SET EXERCISE A
Reproduce the court opinion on parole and probation officers below verbatim, in full.

SOURCE EXCERPT
## begin

Federation of Parole & Probation Officers v. State Ex Rel. Oregon Department of Corrections

*537LEESON, J.

Plaintiffs Federation of Parole and Probation Officers (FOPPO) and James Kiely (Kiely) appeal from a summary judgment for respondent State of Oregon. ORS 19.010. The issue is whether ORS 423.549, which transfers to the counties the duties of state parole and probation officers, but does not transfer the officers themselves, violates various provisions of the Oregon Constitution. The trial court concluded that it did not and granted the state’s motion for summary judgment. We affirm.

FOPPO is a labor organization that represents all state and most county parole and probation officers. Kiely, a state parole and probation officer, is the president of FOPPO. State and county parole and probation officers are public employees. ORS 236.610, which was enacted in 1963, provides that

“(1) No public employee shall be deprived of employment solely because the duties of employment have been assumed or acquired by another public employer, whether or not an agreement, annexation or consolidation with the present employer is involved. Notwithstanding any statute, charter, ordinance or resolution, but subject to ORS 236.605 to 236.640, the public employee shall be transferred to the employment of the public employer that assumed or acquired the duties of the public employee, without farther civil service examination.”

Notwithstanding ORS 236.610, the 1995 legislature enacted ORS 423.549, popularly known as Senate Bill 1145, section 16. That statute takes effect January 1,1997 and provides, in part:

“(1) Notwithstanding ORS 236.605 to 236.640, all state positions in the state community corrections 1 branch of the Department of Corrections, the funding for which is transferred to counties, are abolished on January 1, 1997. Counties have sole discretion in the development of methods and means of county community corrections operation under ORS 423.500 to 423.560 including establishment of *538wages, benefits and working conditions and selection of any employees to operate supervision programs or other services and sanctions * *

The parties agree that ORS 423.549 transfers the duties of all state parole and probation officers to the counties, but it does not transfer the officers. The effect of the statute is to eliminate all state parole and probation jobs as of January 1,1997.

## end

SET EXERCISE B
Count the lines of the records below that contain the string "gravel", treating uppercase and lowercase letters as different, and reply with the number alone.

AVAILABLE DATA
## begin

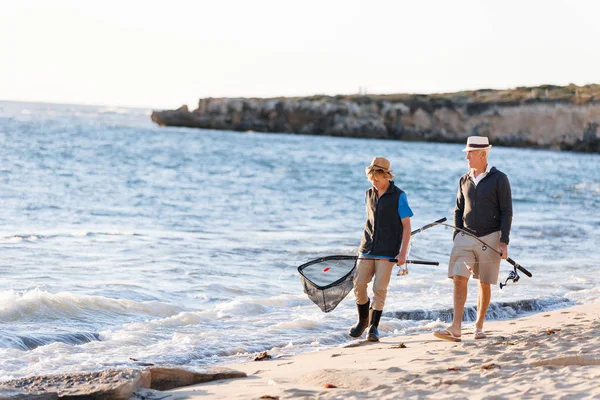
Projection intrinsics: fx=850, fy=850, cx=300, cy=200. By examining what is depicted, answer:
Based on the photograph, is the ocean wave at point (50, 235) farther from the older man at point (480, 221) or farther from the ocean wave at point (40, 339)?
the older man at point (480, 221)

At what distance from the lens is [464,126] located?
9969 cm

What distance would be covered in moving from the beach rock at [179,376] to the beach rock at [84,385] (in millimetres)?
158

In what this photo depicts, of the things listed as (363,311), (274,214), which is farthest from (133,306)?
(274,214)

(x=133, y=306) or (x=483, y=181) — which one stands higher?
(x=483, y=181)

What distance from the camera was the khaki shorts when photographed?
7078 mm

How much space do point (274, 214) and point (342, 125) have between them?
8237 centimetres

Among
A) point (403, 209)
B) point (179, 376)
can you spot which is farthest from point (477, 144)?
point (179, 376)

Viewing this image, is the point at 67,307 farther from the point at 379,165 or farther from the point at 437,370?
the point at 437,370

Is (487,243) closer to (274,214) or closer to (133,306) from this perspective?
(133,306)

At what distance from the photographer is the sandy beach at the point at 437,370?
5457 millimetres

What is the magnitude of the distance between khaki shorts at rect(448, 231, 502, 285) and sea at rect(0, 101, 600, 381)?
5.25ft

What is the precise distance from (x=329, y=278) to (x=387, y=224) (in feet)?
2.64

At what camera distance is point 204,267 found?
12500 millimetres

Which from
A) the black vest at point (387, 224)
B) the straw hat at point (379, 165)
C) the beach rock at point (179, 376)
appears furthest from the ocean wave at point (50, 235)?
the beach rock at point (179, 376)
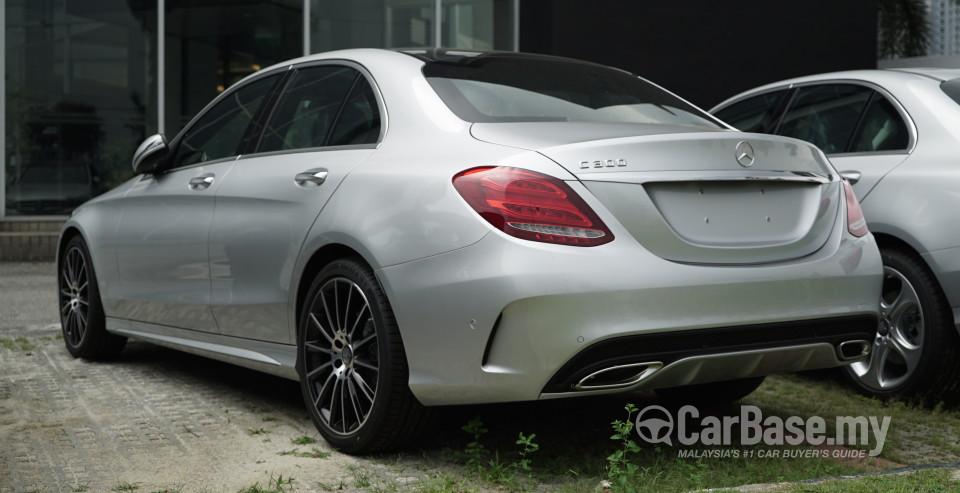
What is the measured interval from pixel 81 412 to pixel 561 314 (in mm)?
2444

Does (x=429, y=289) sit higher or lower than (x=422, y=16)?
lower

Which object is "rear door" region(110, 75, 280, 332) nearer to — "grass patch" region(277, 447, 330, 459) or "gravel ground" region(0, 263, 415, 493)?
"gravel ground" region(0, 263, 415, 493)

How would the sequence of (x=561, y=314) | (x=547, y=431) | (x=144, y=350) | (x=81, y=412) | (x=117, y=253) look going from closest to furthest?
(x=561, y=314) → (x=547, y=431) → (x=81, y=412) → (x=117, y=253) → (x=144, y=350)

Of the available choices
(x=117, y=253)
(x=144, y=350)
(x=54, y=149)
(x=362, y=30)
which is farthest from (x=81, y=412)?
(x=362, y=30)

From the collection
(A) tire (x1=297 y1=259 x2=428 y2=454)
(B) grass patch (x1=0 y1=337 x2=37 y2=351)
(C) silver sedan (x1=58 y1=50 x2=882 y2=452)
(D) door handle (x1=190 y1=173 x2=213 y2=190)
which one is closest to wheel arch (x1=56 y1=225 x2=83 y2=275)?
(B) grass patch (x1=0 y1=337 x2=37 y2=351)

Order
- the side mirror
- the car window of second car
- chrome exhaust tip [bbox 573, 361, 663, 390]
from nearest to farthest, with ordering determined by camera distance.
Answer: chrome exhaust tip [bbox 573, 361, 663, 390] → the car window of second car → the side mirror

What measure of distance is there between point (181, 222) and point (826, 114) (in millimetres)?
3231

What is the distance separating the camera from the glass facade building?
1244cm

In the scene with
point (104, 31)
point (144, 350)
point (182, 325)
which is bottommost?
point (144, 350)

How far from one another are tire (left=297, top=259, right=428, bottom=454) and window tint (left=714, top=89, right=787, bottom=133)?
3.05 meters

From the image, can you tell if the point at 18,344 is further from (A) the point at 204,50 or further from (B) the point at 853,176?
(A) the point at 204,50

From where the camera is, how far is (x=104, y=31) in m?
12.8

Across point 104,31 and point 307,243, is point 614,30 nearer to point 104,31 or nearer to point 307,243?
point 104,31

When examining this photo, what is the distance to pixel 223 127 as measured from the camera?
5094 mm
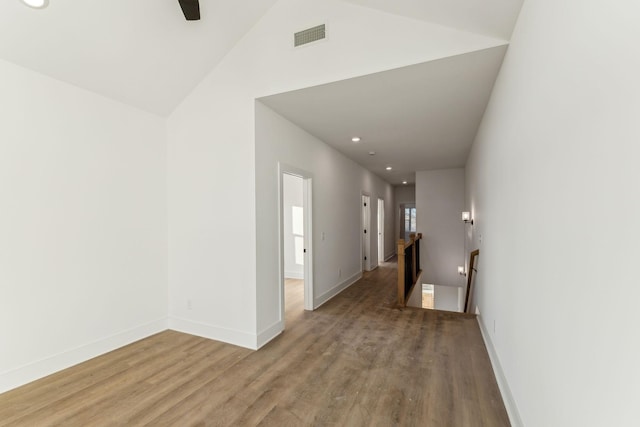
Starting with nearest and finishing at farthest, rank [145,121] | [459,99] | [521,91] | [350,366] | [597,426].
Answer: [597,426], [521,91], [350,366], [459,99], [145,121]

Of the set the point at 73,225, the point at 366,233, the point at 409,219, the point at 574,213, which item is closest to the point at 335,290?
the point at 366,233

## end

EXERCISE SOLUTION A
Federation of Parole & Probation Officers v. State Ex Rel. Oregon Department of Corrections

*537LEESON, J.

Plaintiffs Federation of Parole and Probation Officers (FOPPO) and James Kiely (Kiely) appeal from a summary judgment for respondent State of Oregon. ORS 19.010. The issue is whether ORS 423.549, which transfers to the counties the duties of state parole and probation officers, but does not transfer the officers themselves, violates various provisions of the Oregon Constitution. The trial court concluded that it did not and granted the state’s motion for summary judgment. We affirm.

FOPPO is a labor organization that represents all state and most county parole and probation officers. Kiely, a state parole and probation officer, is the president of FOPPO. State and county parole and probation officers are public employees. ORS 236.610, which was enacted in 1963, provides that

“(1) No public employee shall be deprived of employment solely because the duties of employment have been assumed or acquired by another public employer, whether or not an agreement, annexation or consolidation with the present employer is involved. Notwithstanding any statute, charter, ordinance or resolution, but subject to ORS 236.605 to 236.640, the public employee shall be transferred to the employment of the public employer that assumed or acquired the duties of the public employee, without farther civil service examination.”

Notwithstanding ORS 236.610, the 1995 legislature enacted ORS 423.549, popularly known as Senate Bill 1145, section 16. That statute takes effect January 1,1997 and provides, in part:

“(1) Notwithstanding ORS 236.605 to 236.640, all state positions in the state community corrections 1 branch of the Department of Corrections, the funding for which is transferred to counties, are abolished on January 1, 1997. Counties have sole discretion in the development of methods and means of county community corrections operation under ORS 423.500 to 423.560 including establishment of *538wages, benefits and working conditions and selection of any employees to operate supervision programs or other services and sanctions * *

The parties agree that ORS 423.549 transfers the duties of all state parole and probation officers to the counties, but it does not transfer the officers. The effect of the statute is to eliminate all state parole and probation jobs as of January 1,1997.

EXERCISE SOLUTION B
2